Press release from the issuing company
Sussex, Wisconsin, USA – QuadTech, Inc. today announced that it has asked the U.S. District Court (Eastern District of Pennsylvania) to dismiss one of the lawsuits it filed against Q.I. Press Controls (QIPC), while at the same time continuing legal action on a separate deceptive advertising lawsuit.
"The lawsuit we intend to dismiss is a patent infringement claim that we originally filed in May of 2010," says QuadTech president Karl Fritchen. "Two developments have driven us to make a business decision that the case against QIPC’s IDS system is no longer financially worth pursuing.
"First, our patent (U.S. Patent No. 5,412,577) for positioning the camera over a region of interest expired 18 months after we filed the suit.

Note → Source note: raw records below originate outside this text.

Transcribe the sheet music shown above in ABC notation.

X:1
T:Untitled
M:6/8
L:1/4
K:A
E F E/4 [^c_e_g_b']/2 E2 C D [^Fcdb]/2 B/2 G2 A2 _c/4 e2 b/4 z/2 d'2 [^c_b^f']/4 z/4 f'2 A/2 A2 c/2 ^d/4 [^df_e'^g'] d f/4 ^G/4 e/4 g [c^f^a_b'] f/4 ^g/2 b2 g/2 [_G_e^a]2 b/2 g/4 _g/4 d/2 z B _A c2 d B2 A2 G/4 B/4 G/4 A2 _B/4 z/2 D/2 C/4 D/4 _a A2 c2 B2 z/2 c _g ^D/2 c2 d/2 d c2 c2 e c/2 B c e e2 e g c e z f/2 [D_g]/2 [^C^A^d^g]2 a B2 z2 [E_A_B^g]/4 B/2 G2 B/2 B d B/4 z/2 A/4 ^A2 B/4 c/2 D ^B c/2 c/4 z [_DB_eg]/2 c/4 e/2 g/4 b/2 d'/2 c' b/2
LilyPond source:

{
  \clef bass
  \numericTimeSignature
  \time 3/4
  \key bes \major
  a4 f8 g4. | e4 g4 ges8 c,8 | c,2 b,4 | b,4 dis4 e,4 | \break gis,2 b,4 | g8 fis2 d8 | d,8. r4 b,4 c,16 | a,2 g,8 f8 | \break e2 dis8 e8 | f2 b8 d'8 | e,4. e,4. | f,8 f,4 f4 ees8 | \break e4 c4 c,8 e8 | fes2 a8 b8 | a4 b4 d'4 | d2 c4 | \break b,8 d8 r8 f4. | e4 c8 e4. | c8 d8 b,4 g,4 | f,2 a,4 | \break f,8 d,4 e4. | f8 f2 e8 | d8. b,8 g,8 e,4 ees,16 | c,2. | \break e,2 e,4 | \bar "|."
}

"Second, QIPC has only recently begun to provide substantial responsive information in the case, and we have concluded that there has been only a single infringing sale in the U.S.—and none since the filing of the lawsuit, meaning that there are relatively minimal damages. With the patent now expired, and given the high cost of patent litigation and the complexities of this case, it is not financially reasonable for QuadTech to continue to pursue this litigation."
In the false advertising lawsuit, QIPC concedes that it has never sold a single markless register control system anywhere in the world. The court recently ordered QIPC to produce evidence that the commercial markless register control system portrayed in its advertising ever existed in the first place. Accordingly, QuadTech is continuing to pursue its false advertising case against QIPC.